__GOAL__: Skip every image and restate the data word for word.

__INFORMATION PROVIDED__:
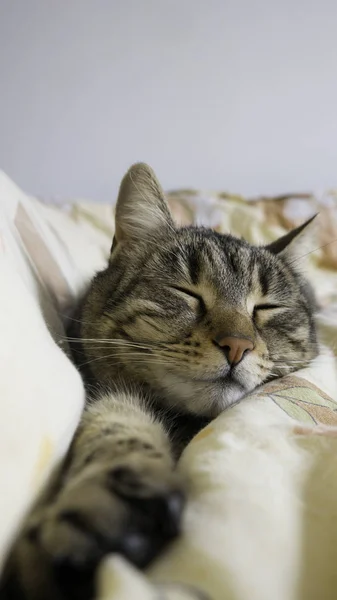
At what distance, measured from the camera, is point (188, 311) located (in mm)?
835

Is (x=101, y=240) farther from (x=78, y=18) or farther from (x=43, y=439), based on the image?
(x=43, y=439)

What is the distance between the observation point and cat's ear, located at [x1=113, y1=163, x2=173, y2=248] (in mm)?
982

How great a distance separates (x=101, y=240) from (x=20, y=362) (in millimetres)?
1345

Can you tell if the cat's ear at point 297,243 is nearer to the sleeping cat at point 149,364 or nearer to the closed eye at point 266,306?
the sleeping cat at point 149,364

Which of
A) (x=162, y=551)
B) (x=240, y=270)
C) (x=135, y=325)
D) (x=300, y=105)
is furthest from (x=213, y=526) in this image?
(x=300, y=105)

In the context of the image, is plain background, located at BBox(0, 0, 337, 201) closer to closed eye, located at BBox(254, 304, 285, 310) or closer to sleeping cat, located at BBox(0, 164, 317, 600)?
sleeping cat, located at BBox(0, 164, 317, 600)

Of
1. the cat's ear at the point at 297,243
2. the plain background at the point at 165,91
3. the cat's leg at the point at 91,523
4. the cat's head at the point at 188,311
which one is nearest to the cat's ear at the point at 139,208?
the cat's head at the point at 188,311

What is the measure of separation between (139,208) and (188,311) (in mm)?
282

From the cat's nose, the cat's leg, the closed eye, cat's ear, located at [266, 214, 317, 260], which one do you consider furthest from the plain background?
the cat's leg

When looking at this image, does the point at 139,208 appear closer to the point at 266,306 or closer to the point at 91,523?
the point at 266,306

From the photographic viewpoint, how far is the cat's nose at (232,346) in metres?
0.74

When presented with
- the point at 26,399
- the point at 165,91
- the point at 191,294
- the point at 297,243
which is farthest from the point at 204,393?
the point at 165,91

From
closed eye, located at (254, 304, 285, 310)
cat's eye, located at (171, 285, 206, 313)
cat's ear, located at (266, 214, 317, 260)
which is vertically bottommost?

__COMPLETE RESPONSE__:
At what distance, measured from the camera, is point (188, 311) located (in mm)?
835

Is (x=101, y=240) farther from (x=78, y=18) or farther from (x=43, y=439), based on the image?
(x=43, y=439)

What is the distance between the observation point and cat's ear, located at [x1=113, y1=163, x2=173, y2=248] (in mm)?
982

How great a distance separates (x=101, y=240) from (x=20, y=362) (in millimetres)?
1345

Can you tell if the cat's ear at point 297,243 is nearer to the sleeping cat at point 149,364 or nearer to the closed eye at point 266,306?
the sleeping cat at point 149,364

Which of
A) (x=162, y=551)
B) (x=240, y=270)
C) (x=135, y=325)
D) (x=300, y=105)
is furthest from (x=213, y=526) in this image?
(x=300, y=105)

In the context of the image, is plain background, located at BBox(0, 0, 337, 201) closer to closed eye, located at BBox(254, 304, 285, 310) or closer to sleeping cat, located at BBox(0, 164, 317, 600)?
sleeping cat, located at BBox(0, 164, 317, 600)

Of
1. the cat's ear at the point at 297,243
2. the plain background at the point at 165,91
3. the cat's leg at the point at 91,523
4. the cat's head at the point at 188,311
which one is nearest to the cat's ear at the point at 139,208?
the cat's head at the point at 188,311

What is the measure of separation between (139,208) and (188,311) (in mm)?
282

From the cat's nose, the cat's leg, the closed eye, cat's ear, located at [266, 214, 317, 260], which one do you consider furthest from the plain background?
the cat's leg

When looking at this image, does the point at 139,208 appear closer to the point at 266,306 or closer to the point at 91,523?
the point at 266,306

From the photographic viewpoint, how far is the cat's nose at (232,346) in metres?
0.74

When presented with
- the point at 26,399
- the point at 165,91
- the point at 191,294
- the point at 297,243
which is farthest from the point at 204,393?
the point at 165,91

From
closed eye, located at (254, 304, 285, 310)
cat's eye, located at (171, 285, 206, 313)
cat's ear, located at (266, 214, 317, 260)
which is vertically bottommost?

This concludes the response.